# [Page extract]
* * *
The Aneuk Jamee or Ughang Jamu people are a group of people spread along the west and south coast of Aceh, starting from Singkil, South Aceh Regency, Southwest Aceh Regency and Simeulue Regency. The Aneuk Jamee people are originally Minangkabau people who have migrated to Aceh in the 19th century, and intermarried with the Acehnese people, Kluet people, Singkil people and Devayan people. In terms of language, the Anuek Jamee language is considered as a dialect of the Minangkabau language that has a mixture of Aceh's native languages.

Etymology
The name "Aneuk Jamee" comes from the Acehnese language which literally means "children" (aneuk) and "guest" (jamee) or "children of guests".

History

Story has it that during the Padri War, the vicar fighters were cornered by the attacks of the Dutch East Indies. The coast line of the Minangkabaus at that time were a part of the Aceh kingdom, sent military aid. When the situation became critical, the people were forced to leave. Thus at that time, the Minangkabau people started to spread towards the southwest coast of Aceh. It is also said that South Aceh Regency was a stop-by for pilgrimers from West Sumatra sailing for Mecca.

Diaspora
The Aneuk Jamee people can be found especially in South Aceh Regency (approximately 50% of the population) and to a certain extent in Southwest Aceh Regency, West Aceh Regency, Aceh Singkil Regency and Simeulue Regency.
* * *
# [Recorded data]
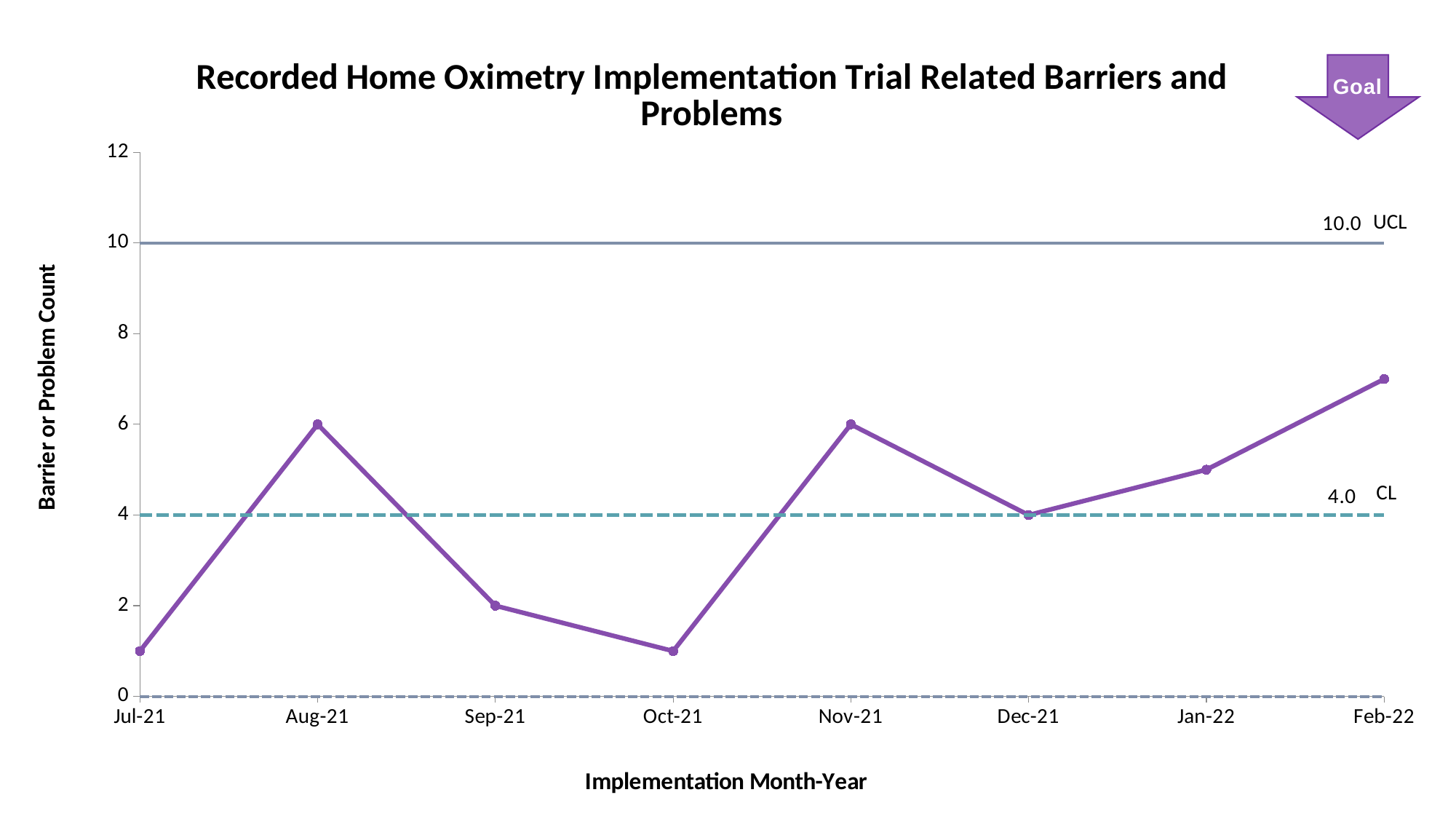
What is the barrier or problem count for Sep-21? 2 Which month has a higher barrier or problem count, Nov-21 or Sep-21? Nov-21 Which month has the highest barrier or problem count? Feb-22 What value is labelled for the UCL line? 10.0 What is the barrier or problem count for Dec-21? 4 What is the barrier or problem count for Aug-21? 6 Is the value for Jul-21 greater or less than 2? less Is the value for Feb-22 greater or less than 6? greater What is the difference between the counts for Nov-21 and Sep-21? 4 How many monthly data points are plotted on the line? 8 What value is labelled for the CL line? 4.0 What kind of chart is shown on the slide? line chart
* * *
# [Your goal]
In the Aneuk Jamee article, what is the French translation of the sentence "The Aneuk Jamee people can be found especially in South Aceh Regency (approximately 50% of the population) and to a certain extent in Southwest Aceh Regency, West Aceh Regency, Aceh Singkil Regency and Simeulue Regency."?

# [Response]
On trouve les Aneuk Jamee surtout dans la régence d'Aceh du Sud (environ 50 % de la population) et, dans une certaine mesure, dans les régences d'Aceh du Sud-Ouest, d'Aceh de l'Ouest, d'Aceh Singkil et de Simeulue.